[START DATASET RECORDS]

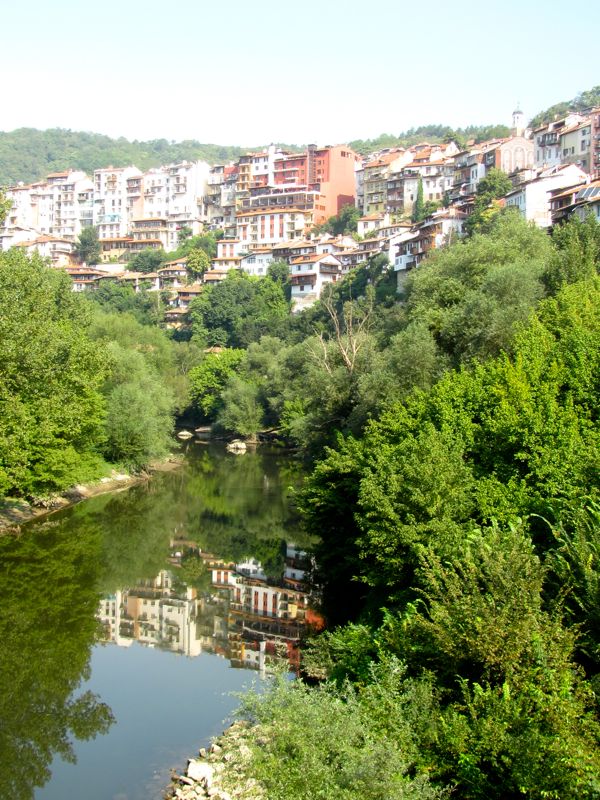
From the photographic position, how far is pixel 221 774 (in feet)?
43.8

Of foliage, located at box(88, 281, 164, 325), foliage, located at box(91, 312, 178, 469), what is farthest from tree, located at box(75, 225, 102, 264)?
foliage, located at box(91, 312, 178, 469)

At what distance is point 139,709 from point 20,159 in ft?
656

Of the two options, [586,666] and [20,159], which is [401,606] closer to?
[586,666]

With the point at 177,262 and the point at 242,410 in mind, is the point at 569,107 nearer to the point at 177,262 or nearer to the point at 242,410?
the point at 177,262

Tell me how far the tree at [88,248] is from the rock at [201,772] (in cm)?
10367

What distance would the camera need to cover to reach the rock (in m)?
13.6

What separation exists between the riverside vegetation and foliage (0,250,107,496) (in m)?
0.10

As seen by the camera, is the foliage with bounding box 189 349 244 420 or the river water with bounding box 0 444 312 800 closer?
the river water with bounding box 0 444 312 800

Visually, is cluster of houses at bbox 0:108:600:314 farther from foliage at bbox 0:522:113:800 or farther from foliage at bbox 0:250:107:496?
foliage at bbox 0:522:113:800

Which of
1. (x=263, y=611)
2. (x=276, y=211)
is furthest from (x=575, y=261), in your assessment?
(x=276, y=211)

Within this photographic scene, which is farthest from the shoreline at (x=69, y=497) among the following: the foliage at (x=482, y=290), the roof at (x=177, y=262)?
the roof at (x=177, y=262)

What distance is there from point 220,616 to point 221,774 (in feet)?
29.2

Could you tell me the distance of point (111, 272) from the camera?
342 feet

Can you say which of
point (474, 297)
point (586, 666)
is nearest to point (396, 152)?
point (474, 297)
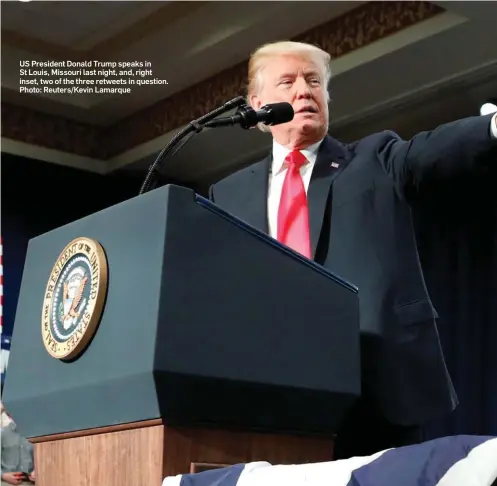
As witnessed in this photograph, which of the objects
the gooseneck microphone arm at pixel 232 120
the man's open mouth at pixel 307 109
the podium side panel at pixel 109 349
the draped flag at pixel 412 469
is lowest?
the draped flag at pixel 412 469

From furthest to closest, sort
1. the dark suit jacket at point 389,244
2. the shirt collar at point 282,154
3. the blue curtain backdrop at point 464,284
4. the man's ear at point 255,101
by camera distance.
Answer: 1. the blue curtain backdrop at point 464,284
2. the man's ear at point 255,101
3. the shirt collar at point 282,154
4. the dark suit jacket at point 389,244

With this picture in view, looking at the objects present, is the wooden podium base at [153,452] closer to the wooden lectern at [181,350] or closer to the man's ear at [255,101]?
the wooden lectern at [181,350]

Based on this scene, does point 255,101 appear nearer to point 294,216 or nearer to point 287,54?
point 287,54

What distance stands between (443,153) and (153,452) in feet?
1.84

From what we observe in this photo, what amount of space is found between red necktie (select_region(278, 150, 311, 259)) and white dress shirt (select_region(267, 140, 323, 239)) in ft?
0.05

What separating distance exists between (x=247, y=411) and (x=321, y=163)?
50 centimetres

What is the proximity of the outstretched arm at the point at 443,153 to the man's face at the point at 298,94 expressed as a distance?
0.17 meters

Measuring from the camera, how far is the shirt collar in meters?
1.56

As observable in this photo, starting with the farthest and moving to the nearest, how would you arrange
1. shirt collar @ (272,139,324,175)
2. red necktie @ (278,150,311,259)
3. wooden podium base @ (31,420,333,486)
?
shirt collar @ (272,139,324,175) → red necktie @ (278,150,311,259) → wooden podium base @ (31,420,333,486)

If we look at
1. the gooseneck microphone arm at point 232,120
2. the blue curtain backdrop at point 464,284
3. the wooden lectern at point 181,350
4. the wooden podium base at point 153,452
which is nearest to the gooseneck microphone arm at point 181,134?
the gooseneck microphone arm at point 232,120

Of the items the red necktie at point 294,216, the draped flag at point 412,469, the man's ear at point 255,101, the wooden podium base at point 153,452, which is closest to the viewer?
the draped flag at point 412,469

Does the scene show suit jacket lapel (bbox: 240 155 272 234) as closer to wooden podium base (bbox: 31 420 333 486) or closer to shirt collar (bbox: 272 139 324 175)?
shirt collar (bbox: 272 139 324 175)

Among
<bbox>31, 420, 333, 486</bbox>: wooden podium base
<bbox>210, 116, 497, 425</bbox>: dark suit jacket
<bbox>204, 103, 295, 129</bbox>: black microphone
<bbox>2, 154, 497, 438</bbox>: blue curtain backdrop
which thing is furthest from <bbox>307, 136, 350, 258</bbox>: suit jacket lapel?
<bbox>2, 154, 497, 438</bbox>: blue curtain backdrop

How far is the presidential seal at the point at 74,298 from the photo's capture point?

[END DATASET RECORDS]
[START DATASET RECORDS]

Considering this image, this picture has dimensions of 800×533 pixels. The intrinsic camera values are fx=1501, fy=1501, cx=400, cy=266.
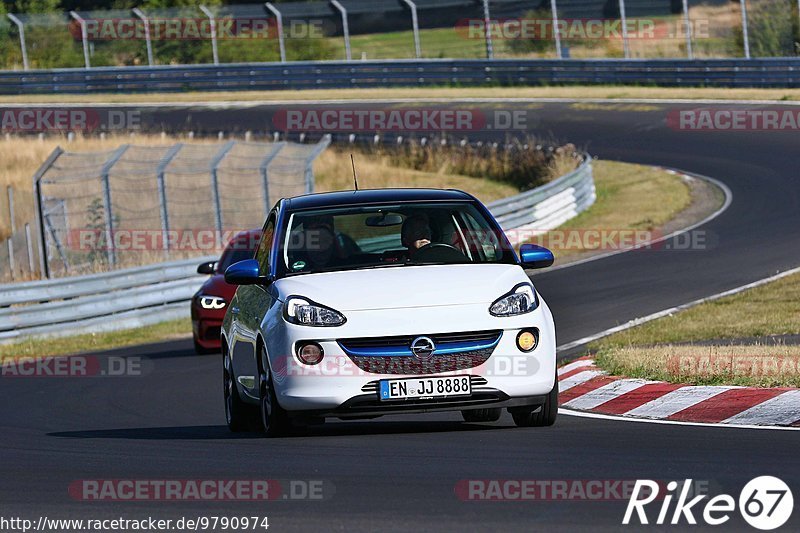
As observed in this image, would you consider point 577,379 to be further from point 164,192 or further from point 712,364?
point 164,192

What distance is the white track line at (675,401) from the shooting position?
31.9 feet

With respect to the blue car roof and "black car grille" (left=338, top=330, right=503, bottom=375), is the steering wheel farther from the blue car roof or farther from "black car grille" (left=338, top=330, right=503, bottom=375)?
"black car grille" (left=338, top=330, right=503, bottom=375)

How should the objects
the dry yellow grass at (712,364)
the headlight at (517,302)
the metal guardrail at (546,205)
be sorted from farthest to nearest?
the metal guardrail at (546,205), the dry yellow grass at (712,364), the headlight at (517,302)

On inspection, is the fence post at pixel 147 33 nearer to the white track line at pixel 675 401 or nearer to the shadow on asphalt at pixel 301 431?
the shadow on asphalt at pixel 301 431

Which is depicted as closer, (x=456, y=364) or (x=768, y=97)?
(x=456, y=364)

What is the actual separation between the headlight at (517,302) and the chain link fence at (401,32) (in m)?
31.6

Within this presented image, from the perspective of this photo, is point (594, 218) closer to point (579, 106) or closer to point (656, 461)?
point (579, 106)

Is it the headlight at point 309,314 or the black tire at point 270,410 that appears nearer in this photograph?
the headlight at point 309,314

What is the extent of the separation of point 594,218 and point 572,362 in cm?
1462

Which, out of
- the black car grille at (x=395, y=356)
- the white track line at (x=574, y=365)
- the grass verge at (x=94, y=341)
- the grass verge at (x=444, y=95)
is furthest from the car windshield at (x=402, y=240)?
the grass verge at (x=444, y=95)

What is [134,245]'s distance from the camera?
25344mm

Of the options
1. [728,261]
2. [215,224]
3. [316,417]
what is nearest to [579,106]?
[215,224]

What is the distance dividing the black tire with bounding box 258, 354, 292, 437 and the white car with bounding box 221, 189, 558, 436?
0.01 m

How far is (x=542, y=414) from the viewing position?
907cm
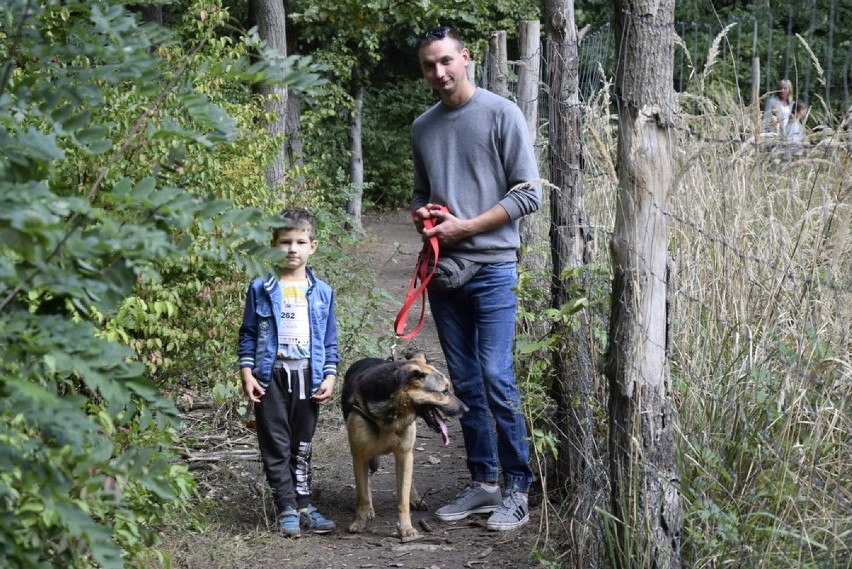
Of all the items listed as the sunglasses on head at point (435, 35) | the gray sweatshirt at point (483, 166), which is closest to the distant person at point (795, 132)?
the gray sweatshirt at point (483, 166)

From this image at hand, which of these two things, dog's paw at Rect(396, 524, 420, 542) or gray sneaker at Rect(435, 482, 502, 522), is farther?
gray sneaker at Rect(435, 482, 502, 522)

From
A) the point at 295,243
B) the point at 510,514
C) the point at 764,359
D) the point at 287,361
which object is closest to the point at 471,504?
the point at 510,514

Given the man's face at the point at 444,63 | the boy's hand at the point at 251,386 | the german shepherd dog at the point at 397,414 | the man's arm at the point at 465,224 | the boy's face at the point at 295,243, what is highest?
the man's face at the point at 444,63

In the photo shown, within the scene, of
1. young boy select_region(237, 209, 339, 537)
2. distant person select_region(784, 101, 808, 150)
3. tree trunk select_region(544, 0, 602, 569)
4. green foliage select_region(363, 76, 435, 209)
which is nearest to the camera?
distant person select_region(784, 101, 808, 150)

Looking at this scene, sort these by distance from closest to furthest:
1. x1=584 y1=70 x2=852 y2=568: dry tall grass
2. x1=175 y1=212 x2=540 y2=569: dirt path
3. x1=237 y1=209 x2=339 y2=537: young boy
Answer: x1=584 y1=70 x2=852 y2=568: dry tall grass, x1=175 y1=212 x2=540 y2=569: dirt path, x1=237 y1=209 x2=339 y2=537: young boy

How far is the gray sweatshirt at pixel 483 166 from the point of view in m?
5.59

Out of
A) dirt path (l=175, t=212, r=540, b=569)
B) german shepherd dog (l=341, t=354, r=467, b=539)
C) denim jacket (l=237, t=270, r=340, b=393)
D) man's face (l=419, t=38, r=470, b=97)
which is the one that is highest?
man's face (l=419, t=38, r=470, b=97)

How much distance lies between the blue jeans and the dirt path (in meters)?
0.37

[END DATASET RECORDS]
[START DATASET RECORDS]

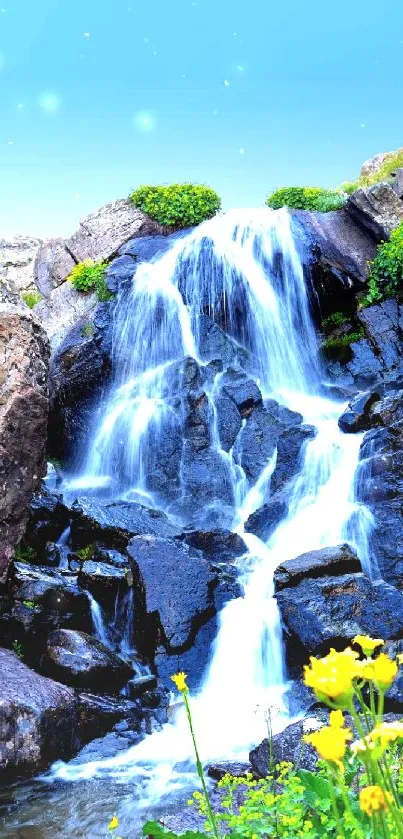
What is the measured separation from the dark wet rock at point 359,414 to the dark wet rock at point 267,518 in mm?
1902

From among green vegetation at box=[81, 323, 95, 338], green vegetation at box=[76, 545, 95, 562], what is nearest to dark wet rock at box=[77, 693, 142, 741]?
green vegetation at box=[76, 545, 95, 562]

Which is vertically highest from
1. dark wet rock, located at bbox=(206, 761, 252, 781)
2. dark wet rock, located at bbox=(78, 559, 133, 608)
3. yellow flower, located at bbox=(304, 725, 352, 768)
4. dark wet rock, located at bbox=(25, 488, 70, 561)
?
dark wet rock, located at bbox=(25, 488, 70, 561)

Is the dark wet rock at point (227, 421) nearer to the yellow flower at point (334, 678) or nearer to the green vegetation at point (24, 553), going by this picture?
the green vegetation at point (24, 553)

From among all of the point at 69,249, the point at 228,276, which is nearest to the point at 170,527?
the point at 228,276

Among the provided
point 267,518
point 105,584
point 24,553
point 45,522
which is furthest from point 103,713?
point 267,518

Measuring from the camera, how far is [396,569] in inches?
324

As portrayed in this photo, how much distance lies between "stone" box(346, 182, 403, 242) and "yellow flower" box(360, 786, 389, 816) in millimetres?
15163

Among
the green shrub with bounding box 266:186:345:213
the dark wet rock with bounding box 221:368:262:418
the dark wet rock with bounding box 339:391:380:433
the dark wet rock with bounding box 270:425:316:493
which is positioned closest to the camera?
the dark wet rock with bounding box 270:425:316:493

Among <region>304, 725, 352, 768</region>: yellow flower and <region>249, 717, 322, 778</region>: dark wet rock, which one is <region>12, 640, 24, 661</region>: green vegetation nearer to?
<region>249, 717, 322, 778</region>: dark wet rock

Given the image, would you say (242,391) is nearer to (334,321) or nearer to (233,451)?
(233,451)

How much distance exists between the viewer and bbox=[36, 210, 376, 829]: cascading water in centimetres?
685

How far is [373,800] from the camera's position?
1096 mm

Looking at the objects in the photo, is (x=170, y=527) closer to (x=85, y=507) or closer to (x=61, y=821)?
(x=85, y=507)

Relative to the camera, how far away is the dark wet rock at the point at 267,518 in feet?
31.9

[END DATASET RECORDS]

*STATED PROBLEM:*
Which lines in the records above contain the word "microphone"? Copy each of those lines in full.

*SOLUTION BELOW:*
the gooseneck microphone arm at pixel 232 120
1. the gooseneck microphone arm at point 232,120
which is nearest to the gooseneck microphone arm at point 181,134?
the gooseneck microphone arm at point 232,120
<bbox>204, 103, 295, 129</bbox>: black microphone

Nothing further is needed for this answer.